((

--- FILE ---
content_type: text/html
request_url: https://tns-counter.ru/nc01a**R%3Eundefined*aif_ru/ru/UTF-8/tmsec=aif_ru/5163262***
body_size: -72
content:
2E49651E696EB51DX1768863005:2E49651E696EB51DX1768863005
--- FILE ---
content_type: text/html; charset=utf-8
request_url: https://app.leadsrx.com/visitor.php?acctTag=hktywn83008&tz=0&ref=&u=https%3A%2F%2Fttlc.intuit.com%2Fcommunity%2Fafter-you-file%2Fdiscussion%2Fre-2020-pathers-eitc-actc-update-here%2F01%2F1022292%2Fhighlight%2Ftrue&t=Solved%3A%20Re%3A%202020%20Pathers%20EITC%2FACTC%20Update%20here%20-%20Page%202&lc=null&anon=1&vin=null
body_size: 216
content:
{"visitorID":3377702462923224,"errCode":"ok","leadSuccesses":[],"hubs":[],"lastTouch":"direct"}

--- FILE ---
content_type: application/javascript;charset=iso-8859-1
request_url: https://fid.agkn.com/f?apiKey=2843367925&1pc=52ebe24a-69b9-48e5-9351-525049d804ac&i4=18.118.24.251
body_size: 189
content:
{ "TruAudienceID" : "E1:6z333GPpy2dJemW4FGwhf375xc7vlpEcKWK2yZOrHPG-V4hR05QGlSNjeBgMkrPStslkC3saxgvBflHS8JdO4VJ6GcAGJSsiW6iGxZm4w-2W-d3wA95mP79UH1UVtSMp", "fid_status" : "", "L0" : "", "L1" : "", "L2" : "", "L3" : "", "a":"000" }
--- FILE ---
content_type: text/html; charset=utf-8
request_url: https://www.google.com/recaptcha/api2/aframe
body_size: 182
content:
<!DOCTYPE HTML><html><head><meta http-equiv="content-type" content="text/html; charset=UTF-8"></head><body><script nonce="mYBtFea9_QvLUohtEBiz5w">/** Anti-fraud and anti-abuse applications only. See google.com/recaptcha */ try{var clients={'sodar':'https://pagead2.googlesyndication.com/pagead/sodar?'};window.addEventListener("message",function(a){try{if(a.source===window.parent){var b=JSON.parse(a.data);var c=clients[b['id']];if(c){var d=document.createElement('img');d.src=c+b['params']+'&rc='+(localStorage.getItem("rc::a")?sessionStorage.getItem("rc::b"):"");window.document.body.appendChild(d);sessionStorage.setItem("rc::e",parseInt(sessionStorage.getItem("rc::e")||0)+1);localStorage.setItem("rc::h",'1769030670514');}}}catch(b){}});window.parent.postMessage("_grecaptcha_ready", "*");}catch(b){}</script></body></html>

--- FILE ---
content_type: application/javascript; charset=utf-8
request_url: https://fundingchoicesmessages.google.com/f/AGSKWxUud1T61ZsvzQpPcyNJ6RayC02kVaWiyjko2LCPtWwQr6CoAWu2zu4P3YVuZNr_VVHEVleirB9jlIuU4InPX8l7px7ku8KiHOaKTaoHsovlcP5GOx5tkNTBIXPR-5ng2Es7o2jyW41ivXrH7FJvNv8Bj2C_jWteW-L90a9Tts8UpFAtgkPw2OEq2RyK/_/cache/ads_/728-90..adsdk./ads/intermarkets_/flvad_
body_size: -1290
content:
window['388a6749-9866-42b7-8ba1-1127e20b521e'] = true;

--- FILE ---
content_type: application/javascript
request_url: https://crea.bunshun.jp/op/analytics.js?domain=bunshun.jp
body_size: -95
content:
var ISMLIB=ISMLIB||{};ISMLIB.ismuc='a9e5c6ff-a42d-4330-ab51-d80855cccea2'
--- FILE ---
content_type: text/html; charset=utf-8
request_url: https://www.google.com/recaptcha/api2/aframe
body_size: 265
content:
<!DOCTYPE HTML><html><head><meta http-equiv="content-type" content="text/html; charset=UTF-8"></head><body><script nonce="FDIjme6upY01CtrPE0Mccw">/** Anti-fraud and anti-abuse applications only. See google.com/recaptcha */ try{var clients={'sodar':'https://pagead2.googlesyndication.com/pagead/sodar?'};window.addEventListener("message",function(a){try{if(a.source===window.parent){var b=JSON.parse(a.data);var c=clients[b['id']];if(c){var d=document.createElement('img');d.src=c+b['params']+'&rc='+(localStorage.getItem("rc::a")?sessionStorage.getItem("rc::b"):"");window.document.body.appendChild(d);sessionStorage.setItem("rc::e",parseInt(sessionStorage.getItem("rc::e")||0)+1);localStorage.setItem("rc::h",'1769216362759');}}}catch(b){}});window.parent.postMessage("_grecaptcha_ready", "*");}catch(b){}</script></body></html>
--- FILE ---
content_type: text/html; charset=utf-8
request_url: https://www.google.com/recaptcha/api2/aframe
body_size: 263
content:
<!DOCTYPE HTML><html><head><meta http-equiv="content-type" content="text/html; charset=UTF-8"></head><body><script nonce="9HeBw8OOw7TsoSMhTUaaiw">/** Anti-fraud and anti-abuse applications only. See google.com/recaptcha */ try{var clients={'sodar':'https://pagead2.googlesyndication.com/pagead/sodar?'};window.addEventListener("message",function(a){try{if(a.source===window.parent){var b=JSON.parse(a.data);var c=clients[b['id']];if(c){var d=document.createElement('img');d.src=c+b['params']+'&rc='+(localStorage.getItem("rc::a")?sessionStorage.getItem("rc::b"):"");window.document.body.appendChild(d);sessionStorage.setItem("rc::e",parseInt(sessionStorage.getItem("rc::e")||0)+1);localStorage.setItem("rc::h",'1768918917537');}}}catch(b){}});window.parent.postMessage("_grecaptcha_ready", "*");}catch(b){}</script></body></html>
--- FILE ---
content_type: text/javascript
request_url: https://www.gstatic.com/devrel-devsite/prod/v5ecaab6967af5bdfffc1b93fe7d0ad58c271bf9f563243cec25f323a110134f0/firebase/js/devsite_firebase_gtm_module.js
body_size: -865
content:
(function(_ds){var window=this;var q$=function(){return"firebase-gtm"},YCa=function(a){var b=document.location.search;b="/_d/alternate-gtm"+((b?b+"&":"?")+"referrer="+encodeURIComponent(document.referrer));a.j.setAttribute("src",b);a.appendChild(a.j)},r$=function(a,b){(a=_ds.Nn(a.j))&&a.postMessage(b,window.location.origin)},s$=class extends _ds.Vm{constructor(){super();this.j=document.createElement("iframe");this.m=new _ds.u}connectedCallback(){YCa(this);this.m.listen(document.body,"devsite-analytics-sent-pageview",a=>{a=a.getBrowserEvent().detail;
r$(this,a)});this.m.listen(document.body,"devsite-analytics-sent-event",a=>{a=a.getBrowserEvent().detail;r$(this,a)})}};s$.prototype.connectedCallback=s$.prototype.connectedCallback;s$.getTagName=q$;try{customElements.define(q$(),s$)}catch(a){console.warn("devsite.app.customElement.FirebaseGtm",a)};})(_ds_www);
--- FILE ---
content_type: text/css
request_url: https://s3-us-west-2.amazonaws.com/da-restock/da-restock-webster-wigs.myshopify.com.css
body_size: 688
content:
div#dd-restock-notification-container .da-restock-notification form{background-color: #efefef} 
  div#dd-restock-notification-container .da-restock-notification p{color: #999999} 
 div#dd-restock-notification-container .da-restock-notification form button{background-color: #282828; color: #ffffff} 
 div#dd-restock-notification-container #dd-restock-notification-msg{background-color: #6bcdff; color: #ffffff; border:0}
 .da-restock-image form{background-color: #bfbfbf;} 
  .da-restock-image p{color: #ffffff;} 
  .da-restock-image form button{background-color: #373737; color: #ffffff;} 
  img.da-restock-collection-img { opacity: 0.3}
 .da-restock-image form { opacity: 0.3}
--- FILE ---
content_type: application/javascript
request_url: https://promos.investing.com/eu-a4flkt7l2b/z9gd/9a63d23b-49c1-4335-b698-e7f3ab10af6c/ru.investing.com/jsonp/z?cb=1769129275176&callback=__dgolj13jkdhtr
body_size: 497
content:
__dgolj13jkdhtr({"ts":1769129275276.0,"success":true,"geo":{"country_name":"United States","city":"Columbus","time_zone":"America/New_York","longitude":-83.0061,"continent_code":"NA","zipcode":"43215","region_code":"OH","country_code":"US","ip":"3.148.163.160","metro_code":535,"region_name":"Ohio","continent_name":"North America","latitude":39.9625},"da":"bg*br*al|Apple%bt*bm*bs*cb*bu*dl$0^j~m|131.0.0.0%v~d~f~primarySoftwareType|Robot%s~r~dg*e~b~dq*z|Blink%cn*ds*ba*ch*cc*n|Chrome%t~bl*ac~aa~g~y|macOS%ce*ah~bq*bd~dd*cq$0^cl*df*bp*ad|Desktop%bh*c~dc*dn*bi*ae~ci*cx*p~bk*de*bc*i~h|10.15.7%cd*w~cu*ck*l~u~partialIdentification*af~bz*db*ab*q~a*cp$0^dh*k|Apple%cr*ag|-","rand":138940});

))

### Problem to solve
Go through the material above and count the lines that contain "opacity"; answer with the number alone.

### Result for this exercise
2